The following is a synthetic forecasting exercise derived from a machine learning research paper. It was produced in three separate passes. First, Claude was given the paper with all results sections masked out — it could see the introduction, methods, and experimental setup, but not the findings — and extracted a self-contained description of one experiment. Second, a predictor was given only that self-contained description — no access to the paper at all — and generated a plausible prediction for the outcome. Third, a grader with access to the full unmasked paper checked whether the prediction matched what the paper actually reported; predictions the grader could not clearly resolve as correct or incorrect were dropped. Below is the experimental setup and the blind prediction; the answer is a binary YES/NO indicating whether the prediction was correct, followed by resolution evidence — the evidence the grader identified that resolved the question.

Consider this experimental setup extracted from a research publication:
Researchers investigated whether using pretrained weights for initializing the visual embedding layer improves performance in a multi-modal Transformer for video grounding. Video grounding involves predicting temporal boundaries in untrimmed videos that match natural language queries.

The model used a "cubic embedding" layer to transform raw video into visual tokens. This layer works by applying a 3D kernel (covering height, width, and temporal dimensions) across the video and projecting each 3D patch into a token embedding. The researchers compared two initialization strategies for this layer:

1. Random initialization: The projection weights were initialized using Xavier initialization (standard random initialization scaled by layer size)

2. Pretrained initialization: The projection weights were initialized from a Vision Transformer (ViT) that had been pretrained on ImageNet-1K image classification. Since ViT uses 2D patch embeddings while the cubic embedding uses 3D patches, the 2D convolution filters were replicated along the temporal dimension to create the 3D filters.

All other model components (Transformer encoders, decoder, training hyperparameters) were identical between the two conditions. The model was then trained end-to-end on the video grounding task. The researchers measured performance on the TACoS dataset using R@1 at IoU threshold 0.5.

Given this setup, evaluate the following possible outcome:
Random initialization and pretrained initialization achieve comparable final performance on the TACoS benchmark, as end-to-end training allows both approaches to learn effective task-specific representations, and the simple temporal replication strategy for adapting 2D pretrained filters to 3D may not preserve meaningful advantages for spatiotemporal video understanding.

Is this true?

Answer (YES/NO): NO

════════════════════

Pull every line containing "embedding" out of the entries.

### Exercise response
Researchers investigated whether using pretrained weights for initializing the visual embedding layer improves performance in a multi-modal Transformer for video grounding. Video grounding involves predicting temporal boundaries in untrimmed videos that match natural language queries.
The model used a "cubic embedding" layer to transform raw video into visual tokens. This layer works by applying a 3D kernel (covering height, width, and temporal dimensions) across the video and projecting each 3D patch into a token embedding. The researchers compared two initialization strategies for this layer:
2. Pretrained initialization: The projection weights were initialized from a Vision Transformer (ViT) that had been pretrained on ImageNet-1K image classification. Since ViT uses 2D patch embeddings while the cubic embedding uses 3D patches, the 2D convolution filters were replicated along the temporal dimension to create the 3D filters.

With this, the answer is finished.